[Data entries]
┏━━
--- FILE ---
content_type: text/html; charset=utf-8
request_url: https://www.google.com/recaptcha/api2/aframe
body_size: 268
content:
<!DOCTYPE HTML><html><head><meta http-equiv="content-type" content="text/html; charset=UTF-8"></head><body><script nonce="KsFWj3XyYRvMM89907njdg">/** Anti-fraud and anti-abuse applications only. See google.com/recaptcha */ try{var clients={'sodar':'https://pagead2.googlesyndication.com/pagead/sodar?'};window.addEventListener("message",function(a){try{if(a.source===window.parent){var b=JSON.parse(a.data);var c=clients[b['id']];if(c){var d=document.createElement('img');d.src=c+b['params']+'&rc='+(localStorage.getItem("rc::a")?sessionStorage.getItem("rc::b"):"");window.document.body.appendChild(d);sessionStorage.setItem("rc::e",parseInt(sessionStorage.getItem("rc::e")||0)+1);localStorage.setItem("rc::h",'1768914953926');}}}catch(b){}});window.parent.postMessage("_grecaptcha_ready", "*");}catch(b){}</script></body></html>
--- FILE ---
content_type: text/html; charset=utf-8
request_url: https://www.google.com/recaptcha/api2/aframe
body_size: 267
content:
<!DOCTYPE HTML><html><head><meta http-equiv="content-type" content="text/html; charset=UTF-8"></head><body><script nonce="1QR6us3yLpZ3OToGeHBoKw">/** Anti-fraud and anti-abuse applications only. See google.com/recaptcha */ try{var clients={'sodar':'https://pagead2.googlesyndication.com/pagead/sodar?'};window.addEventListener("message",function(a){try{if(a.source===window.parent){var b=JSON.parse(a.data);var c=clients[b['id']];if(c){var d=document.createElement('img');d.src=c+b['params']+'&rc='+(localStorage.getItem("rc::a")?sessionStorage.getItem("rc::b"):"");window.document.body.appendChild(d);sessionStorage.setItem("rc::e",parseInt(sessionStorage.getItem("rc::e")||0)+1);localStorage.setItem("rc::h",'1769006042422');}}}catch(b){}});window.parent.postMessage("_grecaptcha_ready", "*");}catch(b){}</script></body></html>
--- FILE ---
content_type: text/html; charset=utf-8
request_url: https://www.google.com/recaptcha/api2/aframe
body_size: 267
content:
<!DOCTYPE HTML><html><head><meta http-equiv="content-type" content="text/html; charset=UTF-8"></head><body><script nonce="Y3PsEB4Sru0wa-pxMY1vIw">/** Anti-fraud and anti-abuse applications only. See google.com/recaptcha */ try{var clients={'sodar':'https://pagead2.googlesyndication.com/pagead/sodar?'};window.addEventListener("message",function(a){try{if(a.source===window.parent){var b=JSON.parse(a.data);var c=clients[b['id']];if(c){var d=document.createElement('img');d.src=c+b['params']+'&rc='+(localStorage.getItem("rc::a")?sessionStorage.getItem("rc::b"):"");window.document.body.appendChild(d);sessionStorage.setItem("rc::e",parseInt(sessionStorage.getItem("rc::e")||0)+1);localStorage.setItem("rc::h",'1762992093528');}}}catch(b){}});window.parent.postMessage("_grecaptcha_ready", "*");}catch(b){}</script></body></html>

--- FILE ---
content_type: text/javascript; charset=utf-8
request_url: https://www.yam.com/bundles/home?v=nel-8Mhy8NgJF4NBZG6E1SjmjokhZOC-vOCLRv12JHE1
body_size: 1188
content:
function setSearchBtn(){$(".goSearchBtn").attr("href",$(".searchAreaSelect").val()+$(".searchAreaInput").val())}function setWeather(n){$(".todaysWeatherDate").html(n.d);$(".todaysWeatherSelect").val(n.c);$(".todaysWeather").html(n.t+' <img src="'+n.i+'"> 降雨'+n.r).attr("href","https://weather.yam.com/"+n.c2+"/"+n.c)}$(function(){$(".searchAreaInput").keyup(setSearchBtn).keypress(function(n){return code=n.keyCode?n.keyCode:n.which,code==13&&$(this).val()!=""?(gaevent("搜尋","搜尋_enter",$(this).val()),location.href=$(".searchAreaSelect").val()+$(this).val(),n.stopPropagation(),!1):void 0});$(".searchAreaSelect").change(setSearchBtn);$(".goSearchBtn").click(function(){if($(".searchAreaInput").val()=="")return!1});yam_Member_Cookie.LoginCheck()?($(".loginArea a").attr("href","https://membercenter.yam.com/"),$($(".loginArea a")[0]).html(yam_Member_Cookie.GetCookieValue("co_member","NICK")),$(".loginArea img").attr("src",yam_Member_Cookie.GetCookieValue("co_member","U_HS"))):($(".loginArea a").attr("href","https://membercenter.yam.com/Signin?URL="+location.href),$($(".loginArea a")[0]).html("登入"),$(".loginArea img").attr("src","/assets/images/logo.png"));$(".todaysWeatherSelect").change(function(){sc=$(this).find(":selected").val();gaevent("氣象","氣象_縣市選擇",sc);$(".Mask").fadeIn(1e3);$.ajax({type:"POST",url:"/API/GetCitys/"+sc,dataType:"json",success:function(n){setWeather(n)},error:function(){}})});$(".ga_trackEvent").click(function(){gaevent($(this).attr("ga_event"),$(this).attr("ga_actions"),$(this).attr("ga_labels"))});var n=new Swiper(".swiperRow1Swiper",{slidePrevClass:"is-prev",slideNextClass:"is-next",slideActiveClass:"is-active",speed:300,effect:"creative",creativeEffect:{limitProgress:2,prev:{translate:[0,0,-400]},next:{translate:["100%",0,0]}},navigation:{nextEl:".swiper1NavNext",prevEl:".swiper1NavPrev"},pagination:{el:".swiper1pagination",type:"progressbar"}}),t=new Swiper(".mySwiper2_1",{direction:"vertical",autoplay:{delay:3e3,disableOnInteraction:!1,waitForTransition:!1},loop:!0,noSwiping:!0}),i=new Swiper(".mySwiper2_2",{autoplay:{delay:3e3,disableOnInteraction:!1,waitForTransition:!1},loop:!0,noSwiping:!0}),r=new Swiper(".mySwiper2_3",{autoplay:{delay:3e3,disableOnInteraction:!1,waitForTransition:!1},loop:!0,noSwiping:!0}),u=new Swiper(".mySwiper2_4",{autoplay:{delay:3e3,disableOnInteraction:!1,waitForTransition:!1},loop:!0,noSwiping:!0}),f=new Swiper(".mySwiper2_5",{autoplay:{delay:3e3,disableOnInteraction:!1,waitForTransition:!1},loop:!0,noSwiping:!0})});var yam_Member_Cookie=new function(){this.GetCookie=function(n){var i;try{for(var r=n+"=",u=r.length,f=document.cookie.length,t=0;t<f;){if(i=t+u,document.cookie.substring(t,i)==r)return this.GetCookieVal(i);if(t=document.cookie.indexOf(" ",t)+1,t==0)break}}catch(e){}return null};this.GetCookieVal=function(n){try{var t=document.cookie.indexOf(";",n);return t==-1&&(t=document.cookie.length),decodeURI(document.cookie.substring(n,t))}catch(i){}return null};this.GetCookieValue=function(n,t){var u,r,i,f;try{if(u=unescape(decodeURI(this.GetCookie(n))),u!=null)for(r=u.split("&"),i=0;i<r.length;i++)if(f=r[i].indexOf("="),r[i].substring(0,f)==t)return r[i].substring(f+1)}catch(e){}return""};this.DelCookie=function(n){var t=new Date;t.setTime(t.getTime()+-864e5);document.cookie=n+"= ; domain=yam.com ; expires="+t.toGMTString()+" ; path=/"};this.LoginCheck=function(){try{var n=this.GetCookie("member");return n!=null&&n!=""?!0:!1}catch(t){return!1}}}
┗━━
▸ Task objective
All the entries should be output exactly as given.

▸ Your response
--- FILE ---
content_type: text/html; charset=utf-8
request_url: https://www.google.com/recaptcha/api2/aframe
body_size: 268
content:
<!DOCTYPE HTML><html><head><meta http-equiv="content-type" content="text/html; charset=UTF-8"></head><body><script nonce="KsFWj3XyYRvMM89907njdg">/** Anti-fraud and anti-abuse applications only. See google.com/recaptcha */ try{var clients={'sodar':'https://pagead2.googlesyndication.com/pagead/sodar?'};window.addEventListener("message",function(a){try{if(a.source===window.parent){var b=JSON.parse(a.data);var c=clients[b['id']];if(c){var d=document.createElement('img');d.src=c+b['params']+'&rc='+(localStorage.getItem("rc::a")?sessionStorage.getItem("rc::b"):"");window.document.body.appendChild(d);sessionStorage.setItem("rc::e",parseInt(sessionStorage.getItem("rc::e")||0)+1);localStorage.setItem("rc::h",'1768914953926');}}}catch(b){}});window.parent.postMessage("_grecaptcha_ready", "*");}catch(b){}</script></body></html>
--- FILE ---
content_type: text/html; charset=utf-8
request_url: https://www.google.com/recaptcha/api2/aframe
body_size: 267
content:
<!DOCTYPE HTML><html><head><meta http-equiv="content-type" content="text/html; charset=UTF-8"></head><body><script nonce="1QR6us3yLpZ3OToGeHBoKw">/** Anti-fraud and anti-abuse applications only. See google.com/recaptcha */ try{var clients={'sodar':'https://pagead2.googlesyndication.com/pagead/sodar?'};window.addEventListener("message",function(a){try{if(a.source===window.parent){var b=JSON.parse(a.data);var c=clients[b['id']];if(c){var d=document.createElement('img');d.src=c+b['params']+'&rc='+(localStorage.getItem("rc::a")?sessionStorage.getItem("rc::b"):"");window.document.body.appendChild(d);sessionStorage.setItem("rc::e",parseInt(sessionStorage.getItem("rc::e")||0)+1);localStorage.setItem("rc::h",'1769006042422');}}}catch(b){}});window.parent.postMessage("_grecaptcha_ready", "*");}catch(b){}</script></body></html>
--- FILE ---
content_type: text/html; charset=utf-8
request_url: https://www.google.com/recaptcha/api2/aframe
body_size: 267
content:
<!DOCTYPE HTML><html><head><meta http-equiv="content-type" content="text/html; charset=UTF-8"></head><body><script nonce="Y3PsEB4Sru0wa-pxMY1vIw">/** Anti-fraud and anti-abuse applications only. See google.com/recaptcha */ try{var clients={'sodar':'https://pagead2.googlesyndication.com/pagead/sodar?'};window.addEventListener("message",function(a){try{if(a.source===window.parent){var b=JSON.parse(a.data);var c=clients[b['id']];if(c){var d=document.createElement('img');d.src=c+b['params']+'&rc='+(localStorage.getItem("rc::a")?sessionStorage.getItem("rc::b"):"");window.document.body.appendChild(d);sessionStorage.setItem("rc::e",parseInt(sessionStorage.getItem("rc::e")||0)+1);localStorage.setItem("rc::h",'1762992093528');}}}catch(b){}});window.parent.postMessage("_grecaptcha_ready", "*");}catch(b){}</script></body></html>

--- FILE ---
content_type: text/javascript; charset=utf-8
request_url: https://www.yam.com/bundles/home?v=nel-8Mhy8NgJF4NBZG6E1SjmjokhZOC-vOCLRv12JHE1
body_size: 1188
content:
function setSearchBtn(){$(".goSearchBtn").attr("href",$(".searchAreaSelect").val()+$(".searchAreaInput").val())}function setWeather(n){$(".todaysWeatherDate").html(n.d);$(".todaysWeatherSelect").val(n.c);$(".todaysWeather").html(n.t+' <img src="'+n.i+'"> 降雨'+n.r).attr("href","https://weather.yam.com/"+n.c2+"/"+n.c)}$(function(){$(".searchAreaInput").keyup(setSearchBtn).keypress(function(n){return code=n.keyCode?n.keyCode:n.which,code==13&&$(this).val()!=""?(gaevent("搜尋","搜尋_enter",$(this).val()),location.href=$(".searchAreaSelect").val()+$(this).val(),n.stopPropagation(),!1):void 0});$(".searchAreaSelect").change(setSearchBtn);$(".goSearchBtn").click(function(){if($(".searchAreaInput").val()=="")return!1});yam_Member_Cookie.LoginCheck()?($(".loginArea a").attr("href","https://membercenter.yam.com/"),$($(".loginArea a")[0]).html(yam_Member_Cookie.GetCookieValue("co_member","NICK")),$(".loginArea img").attr("src",yam_Member_Cookie.GetCookieValue("co_member","U_HS"))):($(".loginArea a").attr("href","https://membercenter.yam.com/Signin?URL="+location.href),$($(".loginArea a")[0]).html("登入"),$(".loginArea img").attr("src","/assets/images/logo.png"));$(".todaysWeatherSelect").change(function(){sc=$(this).find(":selected").val();gaevent("氣象","氣象_縣市選擇",sc);$(".Mask").fadeIn(1e3);$.ajax({type:"POST",url:"/API/GetCitys/"+sc,dataType:"json",success:function(n){setWeather(n)},error:function(){}})});$(".ga_trackEvent").click(function(){gaevent($(this).attr("ga_event"),$(this).attr("ga_actions"),$(this).attr("ga_labels"))});var n=new Swiper(".swiperRow1Swiper",{slidePrevClass:"is-prev",slideNextClass:"is-next",slideActiveClass:"is-active",speed:300,effect:"creative",creativeEffect:{limitProgress:2,prev:{translate:[0,0,-400]},next:{translate:["100%",0,0]}},navigation:{nextEl:".swiper1NavNext",prevEl:".swiper1NavPrev"},pagination:{el:".swiper1pagination",type:"progressbar"}}),t=new Swiper(".mySwiper2_1",{direction:"vertical",autoplay:{delay:3e3,disableOnInteraction:!1,waitForTransition:!1},loop:!0,noSwiping:!0}),i=new Swiper(".mySwiper2_2",{autoplay:{delay:3e3,disableOnInteraction:!1,waitForTransition:!1},loop:!0,noSwiping:!0}),r=new Swiper(".mySwiper2_3",{autoplay:{delay:3e3,disableOnInteraction:!1,waitForTransition:!1},loop:!0,noSwiping:!0}),u=new Swiper(".mySwiper2_4",{autoplay:{delay:3e3,disableOnInteraction:!1,waitForTransition:!1},loop:!0,noSwiping:!0}),f=new Swiper(".mySwiper2_5",{autoplay:{delay:3e3,disableOnInteraction:!1,waitForTransition:!1},loop:!0,noSwiping:!0})});var yam_Member_Cookie=new function(){this.GetCookie=function(n){var i;try{for(var r=n+"=",u=r.length,f=document.cookie.length,t=0;t<f;){if(i=t+u,document.cookie.substring(t,i)==r)return this.GetCookieVal(i);if(t=document.cookie.indexOf(" ",t)+1,t==0)break}}catch(e){}return null};this.GetCookieVal=function(n){try{var t=document.cookie.indexOf(";",n);return t==-1&&(t=document.cookie.length),decodeURI(document.cookie.substring(n,t))}catch(i){}return null};this.GetCookieValue=function(n,t){var u,r,i,f;try{if(u=unescape(decodeURI(this.GetCookie(n))),u!=null)for(r=u.split("&"),i=0;i<r.length;i++)if(f=r[i].indexOf("="),r[i].substring(0,f)==t)return r[i].substring(f+1)}catch(e){}return""};this.DelCookie=function(n){var t=new Date;t.setTime(t.getTime()+-864e5);document.cookie=n+"= ; domain=yam.com ; expires="+t.toGMTString()+" ; path=/"};this.LoginCheck=function(){try{var n=this.GetCookie("member");return n!=null&&n!=""?!0:!1}catch(t){return!1}}}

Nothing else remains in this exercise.